- [EXTRAIT DU TEXTE]:
Il vous reste quatre semaines. Quatre semaines avant l’Euro 2016. Quatre semaines avant l’overdose footballistique où vous regarderez, parlerez, mangerez, subirez et peut-être même rêverez “Diables Rouges”. Mais ne croyez surtout pas que ces quatre semaines sans Diables sur le gazon français seront angéliques pour autant. A vrai dire, l’offensive a déjà commencé et elle se déguste aujourd’hui en mode publicitaire. Au fur et à mesure que l’événement approche, la pression médiatique augmente et les marques entrent de plus en plus dans la danse de l’Euro. A commencer par les sponsors officiels de l’Union belge de football qui sont au taquet et placent déjà leurs pions sur le grand échiquier du marketing sportif.

Le 17 février dernier, Jupiler a lancé les festivités en habillant l’Atomium d’un rouge lumineux avec le mot-clé #ALLINRED pour marquer son soutien massif aux Diables Rouges. Ce slogan “Tous en rouge ” – volontairement affiché dans un anglais fédérateur – est en effet le nom de sa nouvelle campagne promotionnelle pour laquelle la marque de bière a sorti la grosse artillerie.

- [DONNÉES PRÉSENTÉES]:

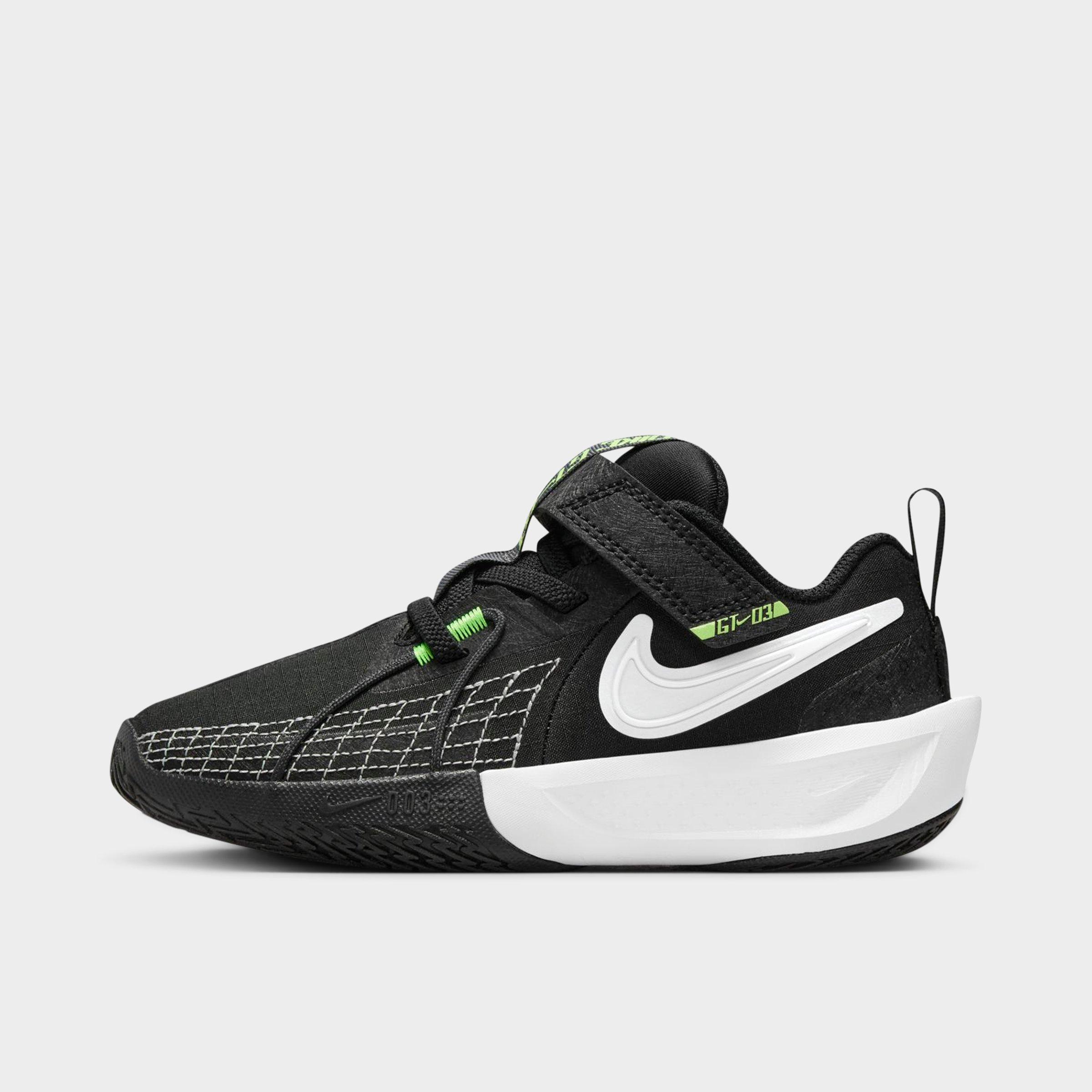 Little Kids' Nike G.T. Cut 3 Basketball Shoes | JD Sports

- [MISE EN PRATIQUE]:
[a] Indiquez si chacune des affirmations suivantes concorde avec l'extrait en répondant par oui ou par non et en citant les mots décisifs. (i) Jupiler a illuminé l'Atomium en rouge le 17 février. (ii) Le slogan de la campagne de Jupiler est affiché en français. (iii) Il reste six semaines avant l'Euro 2016.
[b] Selon l'extrait, quel mot-clé Jupiler a-t-elle affiché sur l'Atomium ?
[c] Reformulez de manière plus concise le paragraphe de l'extrait qui commence par « Il vous reste quatre semaines », en conservant ses faits principaux.

- [VOS RÉPONSES]:
[a]
(i) Oui : « Le 17 février dernier, Jupiler a lancé les festivités en habillant l’Atomium d’un rouge lumineux ».
(ii) Non : « volontairement affiché dans un anglais fédérateur ».
(iii) Non : « Il vous reste quatre semaines. »

[b] #ALLINRED.

[c] À quatre semaines de l’Euro 2016, qui promet une overdose de « Diables Rouges », l’offensive publicitaire a déjà commencé. À l'approche de l'événement, la pression médiatique s’intensifie et les marques s’y associent de plus en plus, à commencer par les sponsors officiels de l’Union belge de football, qui se positionnent déjà sur le terrain du marketing sportif.